A year later, Alonso-Hernandez pleaded guilty to that charge in U.S. District Court in Greensboro. Her attorney, Stacy Rubain of Winston-Salem told Judge Catherine Eagles that Alonso-Hernandez grew up in Honduras, where her father physically abused her, her mother and her brothers, according to another document.

Alonso-Hernandez later had two children by her boyfriend in Honduras, Rubain told the judge. Alonso-Hernandez’s father sent her to the United States because her boyfriend was physically abusing her.

Alonso-Hernandez was 19 at the time.

Rubain said that her client had legitimate jobs working in restaurants and bars in Florida. After her father died, though, Alonso-Hernandez turned to prostitution to earn money for her mother, who was diagnosed with cancer, Rubain said.

Alonso-Hernandez suffered another tragedy when her former boyfriend in Honduras killed one of her brothers.

Alonso-Herandez apologized to Eagles for her actions.

“I am not proud of what I did,” Alonzo-Hernandez said, according to transcript of her court hearing. “I am truly repentant for it. We are all human beings, and I think as human beings, we all do make mistakes.”

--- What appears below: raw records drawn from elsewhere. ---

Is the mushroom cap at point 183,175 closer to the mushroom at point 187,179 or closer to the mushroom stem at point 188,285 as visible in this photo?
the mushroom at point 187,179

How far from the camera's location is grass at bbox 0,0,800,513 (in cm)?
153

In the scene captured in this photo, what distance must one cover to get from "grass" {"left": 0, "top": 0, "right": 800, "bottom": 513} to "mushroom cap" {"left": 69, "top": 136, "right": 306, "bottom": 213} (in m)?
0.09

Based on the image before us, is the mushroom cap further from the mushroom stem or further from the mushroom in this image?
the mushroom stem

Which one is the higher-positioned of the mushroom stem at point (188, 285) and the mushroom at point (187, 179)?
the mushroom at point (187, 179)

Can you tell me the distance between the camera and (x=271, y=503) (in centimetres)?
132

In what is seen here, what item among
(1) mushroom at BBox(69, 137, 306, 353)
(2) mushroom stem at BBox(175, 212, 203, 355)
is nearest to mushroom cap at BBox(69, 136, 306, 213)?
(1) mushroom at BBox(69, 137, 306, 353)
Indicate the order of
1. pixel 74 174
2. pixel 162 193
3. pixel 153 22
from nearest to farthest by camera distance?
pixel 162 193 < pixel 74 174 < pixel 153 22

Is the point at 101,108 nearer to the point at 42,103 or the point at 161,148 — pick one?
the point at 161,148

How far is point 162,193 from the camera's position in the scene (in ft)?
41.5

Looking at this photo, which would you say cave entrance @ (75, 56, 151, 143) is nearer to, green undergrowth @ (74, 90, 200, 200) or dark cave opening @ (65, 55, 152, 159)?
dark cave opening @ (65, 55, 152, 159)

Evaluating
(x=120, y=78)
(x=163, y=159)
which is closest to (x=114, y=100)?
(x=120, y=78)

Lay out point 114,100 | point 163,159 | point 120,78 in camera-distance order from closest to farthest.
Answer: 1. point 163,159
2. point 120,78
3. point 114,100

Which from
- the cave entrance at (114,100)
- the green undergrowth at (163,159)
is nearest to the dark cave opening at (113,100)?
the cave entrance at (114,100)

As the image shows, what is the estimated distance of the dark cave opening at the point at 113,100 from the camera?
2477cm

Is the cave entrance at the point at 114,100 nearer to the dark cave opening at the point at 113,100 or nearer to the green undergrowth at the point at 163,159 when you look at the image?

Eagles then sentenced Alonso-Hernandez to serve three years in prison, put her on two years of supervised probation after she is released and ordered her to surrender to a federal immigration officer to be deported, a court record shows.

In a related case, Mauro Aparicio-Hernandez, 51 of Fitch Street, pleaded guilty in federal court to the offense of importation of an alien for an immoral purpose.

Aparicio-Hernandez was accused forcing a woman to work as a prostitute for him in his house on Fitch Street in November 2010, a federal court document says. A judge sentenced Aparicio-Hernandez to serve two years in prison.